[Stored items]
╭──

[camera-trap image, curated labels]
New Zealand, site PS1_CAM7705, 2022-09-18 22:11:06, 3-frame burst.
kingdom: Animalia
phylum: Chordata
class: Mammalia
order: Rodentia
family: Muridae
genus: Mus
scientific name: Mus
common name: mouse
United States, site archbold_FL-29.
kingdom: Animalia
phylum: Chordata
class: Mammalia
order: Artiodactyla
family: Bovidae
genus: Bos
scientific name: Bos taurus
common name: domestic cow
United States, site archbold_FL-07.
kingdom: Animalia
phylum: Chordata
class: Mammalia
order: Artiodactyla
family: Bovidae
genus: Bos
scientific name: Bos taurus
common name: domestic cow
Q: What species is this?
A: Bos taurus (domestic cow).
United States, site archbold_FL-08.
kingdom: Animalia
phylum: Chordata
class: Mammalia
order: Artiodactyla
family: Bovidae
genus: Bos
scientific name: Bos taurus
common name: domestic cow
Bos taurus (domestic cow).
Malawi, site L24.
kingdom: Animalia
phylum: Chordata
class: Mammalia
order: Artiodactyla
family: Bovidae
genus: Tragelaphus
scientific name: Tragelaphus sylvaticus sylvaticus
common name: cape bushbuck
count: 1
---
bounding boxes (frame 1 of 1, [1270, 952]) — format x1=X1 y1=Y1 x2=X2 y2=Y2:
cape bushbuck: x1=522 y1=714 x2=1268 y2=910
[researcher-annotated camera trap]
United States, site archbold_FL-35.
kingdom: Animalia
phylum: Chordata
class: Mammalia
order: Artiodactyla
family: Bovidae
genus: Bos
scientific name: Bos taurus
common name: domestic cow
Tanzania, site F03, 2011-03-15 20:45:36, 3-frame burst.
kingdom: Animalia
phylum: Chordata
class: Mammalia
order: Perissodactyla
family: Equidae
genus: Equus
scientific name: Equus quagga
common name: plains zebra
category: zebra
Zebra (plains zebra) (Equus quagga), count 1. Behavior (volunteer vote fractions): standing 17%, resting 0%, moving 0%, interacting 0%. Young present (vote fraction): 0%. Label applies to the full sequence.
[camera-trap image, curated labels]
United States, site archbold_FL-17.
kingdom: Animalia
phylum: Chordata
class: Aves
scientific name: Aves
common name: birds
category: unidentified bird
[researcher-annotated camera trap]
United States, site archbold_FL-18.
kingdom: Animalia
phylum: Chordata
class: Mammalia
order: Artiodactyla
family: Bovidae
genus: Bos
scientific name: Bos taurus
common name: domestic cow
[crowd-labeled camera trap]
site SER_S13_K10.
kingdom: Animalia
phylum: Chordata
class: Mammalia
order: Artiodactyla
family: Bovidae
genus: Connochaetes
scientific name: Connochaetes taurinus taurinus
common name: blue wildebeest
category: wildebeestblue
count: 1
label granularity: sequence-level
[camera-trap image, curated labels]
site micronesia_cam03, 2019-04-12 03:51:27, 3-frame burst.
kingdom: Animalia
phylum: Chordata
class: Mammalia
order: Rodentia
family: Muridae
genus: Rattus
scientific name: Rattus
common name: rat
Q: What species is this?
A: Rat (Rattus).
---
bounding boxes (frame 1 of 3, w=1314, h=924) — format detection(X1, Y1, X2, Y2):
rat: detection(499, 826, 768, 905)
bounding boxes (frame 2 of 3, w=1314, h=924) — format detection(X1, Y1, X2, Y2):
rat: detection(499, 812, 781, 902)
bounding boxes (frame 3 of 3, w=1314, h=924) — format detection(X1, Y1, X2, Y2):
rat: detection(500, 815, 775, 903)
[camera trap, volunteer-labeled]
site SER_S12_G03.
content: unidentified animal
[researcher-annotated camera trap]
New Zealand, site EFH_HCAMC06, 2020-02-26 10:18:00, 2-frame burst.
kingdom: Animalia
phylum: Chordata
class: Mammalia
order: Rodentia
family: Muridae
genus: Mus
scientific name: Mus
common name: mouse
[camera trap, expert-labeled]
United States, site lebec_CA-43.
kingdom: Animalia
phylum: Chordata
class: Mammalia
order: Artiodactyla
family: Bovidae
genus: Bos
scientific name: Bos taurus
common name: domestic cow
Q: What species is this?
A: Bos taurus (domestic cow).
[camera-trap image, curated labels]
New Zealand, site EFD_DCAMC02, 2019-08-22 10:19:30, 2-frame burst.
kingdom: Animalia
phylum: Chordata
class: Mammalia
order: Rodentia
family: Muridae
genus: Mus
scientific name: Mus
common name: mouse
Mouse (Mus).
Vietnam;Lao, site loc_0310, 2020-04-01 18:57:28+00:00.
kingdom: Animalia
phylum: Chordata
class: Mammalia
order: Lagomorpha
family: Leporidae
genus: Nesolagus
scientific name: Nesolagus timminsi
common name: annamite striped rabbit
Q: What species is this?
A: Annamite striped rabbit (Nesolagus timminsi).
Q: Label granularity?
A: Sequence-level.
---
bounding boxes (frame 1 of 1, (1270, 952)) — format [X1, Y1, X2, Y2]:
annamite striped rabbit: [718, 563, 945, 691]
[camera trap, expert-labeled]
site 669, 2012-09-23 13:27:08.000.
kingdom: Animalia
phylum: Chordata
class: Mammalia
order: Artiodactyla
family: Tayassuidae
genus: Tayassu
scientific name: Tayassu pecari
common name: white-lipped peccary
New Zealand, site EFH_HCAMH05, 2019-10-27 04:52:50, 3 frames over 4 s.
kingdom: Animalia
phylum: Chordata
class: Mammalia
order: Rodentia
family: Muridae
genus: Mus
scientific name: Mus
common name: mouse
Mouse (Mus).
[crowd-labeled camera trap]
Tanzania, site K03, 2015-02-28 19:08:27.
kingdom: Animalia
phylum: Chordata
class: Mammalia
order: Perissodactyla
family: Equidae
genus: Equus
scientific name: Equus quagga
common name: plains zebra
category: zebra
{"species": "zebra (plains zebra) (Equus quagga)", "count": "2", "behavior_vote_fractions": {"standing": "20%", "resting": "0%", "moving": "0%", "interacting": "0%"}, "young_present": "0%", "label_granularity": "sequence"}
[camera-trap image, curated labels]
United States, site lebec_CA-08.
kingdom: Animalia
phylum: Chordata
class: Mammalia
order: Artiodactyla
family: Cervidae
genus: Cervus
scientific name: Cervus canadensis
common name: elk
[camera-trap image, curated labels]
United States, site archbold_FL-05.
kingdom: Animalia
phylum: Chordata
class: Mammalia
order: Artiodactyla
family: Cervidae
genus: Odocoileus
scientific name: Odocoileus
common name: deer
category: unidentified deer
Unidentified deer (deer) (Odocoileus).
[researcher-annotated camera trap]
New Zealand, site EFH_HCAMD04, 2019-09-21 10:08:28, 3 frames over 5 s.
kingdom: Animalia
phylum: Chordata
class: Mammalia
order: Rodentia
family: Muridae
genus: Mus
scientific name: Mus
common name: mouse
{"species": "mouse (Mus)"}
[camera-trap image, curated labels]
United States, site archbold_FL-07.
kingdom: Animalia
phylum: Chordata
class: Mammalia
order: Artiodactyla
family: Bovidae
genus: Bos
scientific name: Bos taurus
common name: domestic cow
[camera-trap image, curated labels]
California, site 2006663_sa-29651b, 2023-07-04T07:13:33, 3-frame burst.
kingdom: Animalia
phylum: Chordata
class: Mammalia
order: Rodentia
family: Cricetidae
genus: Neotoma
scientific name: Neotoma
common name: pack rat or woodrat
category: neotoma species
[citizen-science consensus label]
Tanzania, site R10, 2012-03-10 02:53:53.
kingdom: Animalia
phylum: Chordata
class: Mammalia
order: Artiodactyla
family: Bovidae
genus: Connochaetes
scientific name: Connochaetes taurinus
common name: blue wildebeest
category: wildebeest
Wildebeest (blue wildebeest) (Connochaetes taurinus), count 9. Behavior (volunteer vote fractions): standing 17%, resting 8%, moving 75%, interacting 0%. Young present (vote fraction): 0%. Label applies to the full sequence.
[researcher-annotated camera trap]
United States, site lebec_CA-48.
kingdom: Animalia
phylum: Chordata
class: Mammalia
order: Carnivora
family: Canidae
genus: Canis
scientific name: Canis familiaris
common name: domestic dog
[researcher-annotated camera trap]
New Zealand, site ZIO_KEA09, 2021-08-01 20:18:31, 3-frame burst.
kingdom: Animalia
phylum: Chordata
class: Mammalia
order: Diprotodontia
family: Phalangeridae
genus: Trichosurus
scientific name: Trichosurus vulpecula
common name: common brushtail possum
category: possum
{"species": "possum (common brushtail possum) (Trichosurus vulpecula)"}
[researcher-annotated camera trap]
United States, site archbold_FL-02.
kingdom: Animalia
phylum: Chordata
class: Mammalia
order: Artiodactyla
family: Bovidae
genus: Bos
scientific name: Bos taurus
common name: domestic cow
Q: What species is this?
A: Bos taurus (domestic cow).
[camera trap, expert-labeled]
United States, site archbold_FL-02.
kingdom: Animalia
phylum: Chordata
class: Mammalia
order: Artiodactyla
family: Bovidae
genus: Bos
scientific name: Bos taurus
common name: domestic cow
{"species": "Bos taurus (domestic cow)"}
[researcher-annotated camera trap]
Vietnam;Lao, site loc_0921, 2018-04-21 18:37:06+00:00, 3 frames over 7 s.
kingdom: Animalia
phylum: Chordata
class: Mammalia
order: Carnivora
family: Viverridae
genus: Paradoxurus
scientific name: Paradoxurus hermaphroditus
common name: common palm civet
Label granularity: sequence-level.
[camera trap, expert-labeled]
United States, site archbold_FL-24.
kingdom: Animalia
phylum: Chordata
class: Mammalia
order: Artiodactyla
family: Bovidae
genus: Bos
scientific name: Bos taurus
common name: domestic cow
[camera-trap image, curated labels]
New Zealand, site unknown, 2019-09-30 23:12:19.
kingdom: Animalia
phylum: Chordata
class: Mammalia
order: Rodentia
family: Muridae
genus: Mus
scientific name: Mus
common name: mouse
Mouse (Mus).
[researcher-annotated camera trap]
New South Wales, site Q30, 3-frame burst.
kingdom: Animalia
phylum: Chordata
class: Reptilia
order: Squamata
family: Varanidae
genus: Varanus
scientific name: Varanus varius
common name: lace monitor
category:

╰──

*What is being asked*
How many lines above include the word "burst"? Answer with the number alone.

*Solution below*
8